VMware became the latest tech company to blow past Wall Street estimates late Tuesday when the company reported that sales grew 69% in the first quarter.
VMware’s revenues of $438.2 million were $16 million ahead of Thomson Financial forecasts, and earnings of 22 cents a share were in line with expectations. The server virtualization company predicted 50% sales growth for the rest of the year, in line with estimates, and its shares soared 15% in after-hours trading.
Yahoo also reported better than expected results late Tuesday, with earnings of 11 cents a share and sales after traffic acquisition costs of $1.35 billion.
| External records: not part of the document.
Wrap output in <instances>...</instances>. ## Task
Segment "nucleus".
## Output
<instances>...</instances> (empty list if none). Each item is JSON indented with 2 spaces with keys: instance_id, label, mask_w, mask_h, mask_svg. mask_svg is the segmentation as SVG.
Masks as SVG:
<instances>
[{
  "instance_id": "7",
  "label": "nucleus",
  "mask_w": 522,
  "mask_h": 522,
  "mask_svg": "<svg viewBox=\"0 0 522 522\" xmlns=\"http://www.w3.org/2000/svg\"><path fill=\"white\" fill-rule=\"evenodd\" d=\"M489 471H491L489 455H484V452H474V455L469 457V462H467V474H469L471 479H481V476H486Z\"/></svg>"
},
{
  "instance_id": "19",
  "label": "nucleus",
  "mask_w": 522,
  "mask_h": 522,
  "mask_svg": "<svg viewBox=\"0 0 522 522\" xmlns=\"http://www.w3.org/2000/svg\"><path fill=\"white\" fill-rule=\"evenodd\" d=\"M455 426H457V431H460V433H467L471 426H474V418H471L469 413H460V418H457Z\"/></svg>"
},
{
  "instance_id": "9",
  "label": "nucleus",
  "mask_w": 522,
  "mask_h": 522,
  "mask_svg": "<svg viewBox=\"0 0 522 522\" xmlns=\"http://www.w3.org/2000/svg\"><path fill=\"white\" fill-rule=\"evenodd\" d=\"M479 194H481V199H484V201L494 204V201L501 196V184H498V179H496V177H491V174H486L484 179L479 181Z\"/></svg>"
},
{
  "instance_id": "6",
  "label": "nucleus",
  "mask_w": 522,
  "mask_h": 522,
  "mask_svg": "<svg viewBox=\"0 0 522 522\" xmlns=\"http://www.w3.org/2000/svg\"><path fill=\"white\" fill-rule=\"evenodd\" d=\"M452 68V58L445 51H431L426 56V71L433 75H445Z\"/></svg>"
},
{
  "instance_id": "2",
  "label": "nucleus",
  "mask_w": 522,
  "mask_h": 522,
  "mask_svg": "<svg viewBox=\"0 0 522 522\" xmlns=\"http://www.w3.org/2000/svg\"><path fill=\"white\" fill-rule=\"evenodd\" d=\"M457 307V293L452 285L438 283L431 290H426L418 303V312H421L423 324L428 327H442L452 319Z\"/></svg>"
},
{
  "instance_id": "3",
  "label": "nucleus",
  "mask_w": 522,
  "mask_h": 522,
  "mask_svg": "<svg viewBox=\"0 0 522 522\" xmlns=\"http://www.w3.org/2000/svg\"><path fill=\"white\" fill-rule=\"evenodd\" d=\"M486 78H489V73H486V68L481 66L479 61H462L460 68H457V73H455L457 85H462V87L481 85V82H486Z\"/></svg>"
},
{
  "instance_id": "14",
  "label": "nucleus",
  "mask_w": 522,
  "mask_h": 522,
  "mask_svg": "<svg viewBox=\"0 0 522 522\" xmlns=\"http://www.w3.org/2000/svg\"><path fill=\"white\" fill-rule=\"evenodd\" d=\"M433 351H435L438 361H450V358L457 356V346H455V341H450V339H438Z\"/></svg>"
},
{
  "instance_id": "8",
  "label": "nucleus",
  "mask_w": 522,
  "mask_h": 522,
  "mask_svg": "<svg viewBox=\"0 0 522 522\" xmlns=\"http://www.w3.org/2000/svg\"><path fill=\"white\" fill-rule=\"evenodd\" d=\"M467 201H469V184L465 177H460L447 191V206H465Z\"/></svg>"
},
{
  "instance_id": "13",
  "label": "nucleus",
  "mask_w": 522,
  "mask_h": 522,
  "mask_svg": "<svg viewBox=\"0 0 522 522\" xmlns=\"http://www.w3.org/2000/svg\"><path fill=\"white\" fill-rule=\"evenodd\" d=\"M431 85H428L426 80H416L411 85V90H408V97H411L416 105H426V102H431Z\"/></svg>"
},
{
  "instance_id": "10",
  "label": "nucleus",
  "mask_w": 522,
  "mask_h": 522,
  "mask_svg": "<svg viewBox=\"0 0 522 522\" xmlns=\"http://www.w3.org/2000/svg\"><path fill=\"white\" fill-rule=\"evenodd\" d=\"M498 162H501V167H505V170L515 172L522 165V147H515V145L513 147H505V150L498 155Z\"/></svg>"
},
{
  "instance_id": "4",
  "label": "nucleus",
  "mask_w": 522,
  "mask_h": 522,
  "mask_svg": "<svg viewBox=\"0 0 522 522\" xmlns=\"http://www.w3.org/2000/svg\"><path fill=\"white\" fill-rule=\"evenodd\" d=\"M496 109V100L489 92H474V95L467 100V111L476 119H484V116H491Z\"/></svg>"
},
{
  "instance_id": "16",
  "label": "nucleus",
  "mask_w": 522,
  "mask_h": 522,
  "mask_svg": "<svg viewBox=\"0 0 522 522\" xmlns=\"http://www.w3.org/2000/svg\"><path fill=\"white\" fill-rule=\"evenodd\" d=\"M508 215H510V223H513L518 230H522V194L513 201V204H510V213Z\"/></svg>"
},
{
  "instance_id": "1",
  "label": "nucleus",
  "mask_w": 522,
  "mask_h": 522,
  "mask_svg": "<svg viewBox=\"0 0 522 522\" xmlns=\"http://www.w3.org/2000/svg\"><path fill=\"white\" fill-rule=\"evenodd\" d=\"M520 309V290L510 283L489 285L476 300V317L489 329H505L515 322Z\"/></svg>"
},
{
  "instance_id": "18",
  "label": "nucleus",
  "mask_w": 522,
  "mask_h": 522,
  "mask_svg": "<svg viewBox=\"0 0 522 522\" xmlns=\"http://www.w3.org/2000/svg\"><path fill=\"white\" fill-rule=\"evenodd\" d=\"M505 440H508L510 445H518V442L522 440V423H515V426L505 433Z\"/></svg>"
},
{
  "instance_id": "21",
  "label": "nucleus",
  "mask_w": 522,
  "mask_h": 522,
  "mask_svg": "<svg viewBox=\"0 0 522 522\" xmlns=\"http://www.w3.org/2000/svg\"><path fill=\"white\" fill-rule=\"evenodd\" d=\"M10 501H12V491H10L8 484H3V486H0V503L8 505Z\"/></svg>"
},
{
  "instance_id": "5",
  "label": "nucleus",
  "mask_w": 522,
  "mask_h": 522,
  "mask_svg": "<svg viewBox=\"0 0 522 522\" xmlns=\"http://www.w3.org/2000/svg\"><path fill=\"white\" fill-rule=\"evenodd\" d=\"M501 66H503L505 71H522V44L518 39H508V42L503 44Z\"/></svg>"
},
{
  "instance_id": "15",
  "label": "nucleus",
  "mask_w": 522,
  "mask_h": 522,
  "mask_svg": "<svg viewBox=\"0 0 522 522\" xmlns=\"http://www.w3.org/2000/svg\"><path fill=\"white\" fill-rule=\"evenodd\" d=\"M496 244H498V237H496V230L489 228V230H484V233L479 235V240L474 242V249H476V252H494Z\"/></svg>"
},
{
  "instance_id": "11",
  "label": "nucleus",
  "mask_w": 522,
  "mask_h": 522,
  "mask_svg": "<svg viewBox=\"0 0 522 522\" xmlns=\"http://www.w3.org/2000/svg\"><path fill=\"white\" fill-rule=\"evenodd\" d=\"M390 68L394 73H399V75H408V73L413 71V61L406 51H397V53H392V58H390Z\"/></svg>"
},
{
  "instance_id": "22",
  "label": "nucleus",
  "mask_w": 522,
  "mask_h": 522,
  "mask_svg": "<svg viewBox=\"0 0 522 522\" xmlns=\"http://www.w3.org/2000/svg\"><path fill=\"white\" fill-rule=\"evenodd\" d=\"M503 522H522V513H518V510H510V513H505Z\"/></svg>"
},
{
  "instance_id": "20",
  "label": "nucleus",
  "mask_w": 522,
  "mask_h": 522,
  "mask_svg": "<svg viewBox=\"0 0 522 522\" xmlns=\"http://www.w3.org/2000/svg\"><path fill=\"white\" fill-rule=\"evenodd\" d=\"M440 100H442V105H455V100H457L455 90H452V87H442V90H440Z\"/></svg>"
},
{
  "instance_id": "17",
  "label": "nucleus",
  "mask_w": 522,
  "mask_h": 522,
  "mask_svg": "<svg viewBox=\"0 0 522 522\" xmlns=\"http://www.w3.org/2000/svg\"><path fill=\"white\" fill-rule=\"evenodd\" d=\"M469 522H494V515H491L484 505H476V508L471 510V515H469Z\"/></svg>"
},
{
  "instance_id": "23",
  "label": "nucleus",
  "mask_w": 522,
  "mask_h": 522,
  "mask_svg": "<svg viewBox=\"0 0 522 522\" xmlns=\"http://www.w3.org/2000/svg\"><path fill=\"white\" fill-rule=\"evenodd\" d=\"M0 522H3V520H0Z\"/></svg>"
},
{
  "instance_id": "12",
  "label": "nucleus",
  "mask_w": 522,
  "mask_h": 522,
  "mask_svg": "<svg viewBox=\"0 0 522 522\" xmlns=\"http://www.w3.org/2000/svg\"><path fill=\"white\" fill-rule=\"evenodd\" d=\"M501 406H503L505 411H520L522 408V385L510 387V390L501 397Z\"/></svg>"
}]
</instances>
But analysts expressed doubt that the results were strong enough to attract a significantly higher takeover offer from Microsoft.
Also after the close, Broadcom shares jumped 10% after its 14.5% sales growth beat estimates.
The results were good news for the stock market, which slumped during the day on disappointing results from Texas Instruments, UAL and DuPont and rising oil prices.
TI was down 6% on a disappointing outlook, and Netflix plunged 24% on its outlook.
Lexmark, Novellus and Tellabs fell on their results too, but Volterra and Logitech gained on their numbers.
AT&T was up modestly on in-line results and strong wireless growth.
Apple fell 5% on an American Technology Research downgrade ahead of its results late Wednesday.
The Nasdaq lost 31 to 2376, the S&P fell 12 to 1375, and the Dow dropped 104 to 12,720. Volume rose to 3.86 billion shares on the NYSE, and 1.95 billion on the Nasdaq. Decliners led by a 22-8 margin on the NYSE, and by a 22-7 margin on the Nasdaq. Downside volume was 72% on the NYSE, and 76% on the Nasdaq. New highs-new lows were 88-111 on the NYSE, and 47-158 on the Nasdaq.